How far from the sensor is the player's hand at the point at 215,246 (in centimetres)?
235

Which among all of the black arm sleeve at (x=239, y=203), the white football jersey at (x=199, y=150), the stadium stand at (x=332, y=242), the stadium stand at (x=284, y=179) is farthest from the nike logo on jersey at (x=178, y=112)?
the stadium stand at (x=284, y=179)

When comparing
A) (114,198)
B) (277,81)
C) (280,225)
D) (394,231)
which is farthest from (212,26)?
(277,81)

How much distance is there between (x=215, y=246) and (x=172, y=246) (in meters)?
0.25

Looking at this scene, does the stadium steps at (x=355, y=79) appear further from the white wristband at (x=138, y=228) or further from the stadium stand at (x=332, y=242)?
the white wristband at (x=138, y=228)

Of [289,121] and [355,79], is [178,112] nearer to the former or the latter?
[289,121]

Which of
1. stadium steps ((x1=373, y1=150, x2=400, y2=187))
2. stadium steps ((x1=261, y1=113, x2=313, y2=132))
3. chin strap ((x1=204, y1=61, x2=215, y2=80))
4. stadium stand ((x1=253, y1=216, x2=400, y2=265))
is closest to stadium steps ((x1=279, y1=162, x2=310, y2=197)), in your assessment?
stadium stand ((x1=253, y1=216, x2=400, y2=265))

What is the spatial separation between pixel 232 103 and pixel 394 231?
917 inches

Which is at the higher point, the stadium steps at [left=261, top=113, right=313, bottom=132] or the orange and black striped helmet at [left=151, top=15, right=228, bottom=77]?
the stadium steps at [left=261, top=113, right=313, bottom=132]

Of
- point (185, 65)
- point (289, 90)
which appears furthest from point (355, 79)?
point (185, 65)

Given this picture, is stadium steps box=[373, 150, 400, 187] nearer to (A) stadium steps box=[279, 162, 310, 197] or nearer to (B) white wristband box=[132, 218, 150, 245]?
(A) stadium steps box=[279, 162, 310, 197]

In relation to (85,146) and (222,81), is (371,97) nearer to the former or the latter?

■ **Task instructions**
Exactly reproduce every line found in the records.

■ **The output**
How far from the sensor is the player's hand at the point at 215,246 (in centimetres)?
235

Which among all of the black arm sleeve at (x=239, y=203), the white football jersey at (x=199, y=150), the stadium stand at (x=332, y=242), the stadium stand at (x=284, y=179) is farthest from the nike logo on jersey at (x=178, y=112)?
the stadium stand at (x=284, y=179)

When comparing
A) (114,198)
B) (277,81)
C) (280,225)
D) (394,231)
which is farthest from (212,26)?
(277,81)

How much distance is there between (x=215, y=246) and (x=172, y=246) (in meters)?
0.25

Looking at this scene, does the stadium steps at (x=355, y=79) appear further from the white wristband at (x=138, y=228) or further from the stadium stand at (x=332, y=242)?
the white wristband at (x=138, y=228)

Of [289,121] and [355,79], is [178,112] nearer to the former or the latter?
[289,121]

Which of
1. stadium steps ((x1=373, y1=150, x2=400, y2=187))
2. stadium steps ((x1=261, y1=113, x2=313, y2=132))
3. chin strap ((x1=204, y1=61, x2=215, y2=80))
4. stadium stand ((x1=253, y1=216, x2=400, y2=265))
is closest to stadium steps ((x1=279, y1=162, x2=310, y2=197)), in your assessment?
stadium stand ((x1=253, y1=216, x2=400, y2=265))

What is the spatial separation between pixel 232 103 and pixel 394 231?
917 inches

Which is at the higher point, the stadium steps at [left=261, top=113, right=313, bottom=132] or the orange and black striped helmet at [left=151, top=15, right=228, bottom=77]?
the stadium steps at [left=261, top=113, right=313, bottom=132]

Of
- point (185, 65)
- point (289, 90)
which appears furthest from point (355, 79)?
point (185, 65)

Given this picture, is stadium steps box=[373, 150, 400, 187] nearer to (A) stadium steps box=[279, 162, 310, 197] or nearer to (B) white wristband box=[132, 218, 150, 245]?
(A) stadium steps box=[279, 162, 310, 197]

In relation to (85,146) and (222,81), is (371,97) nearer to the former or the latter?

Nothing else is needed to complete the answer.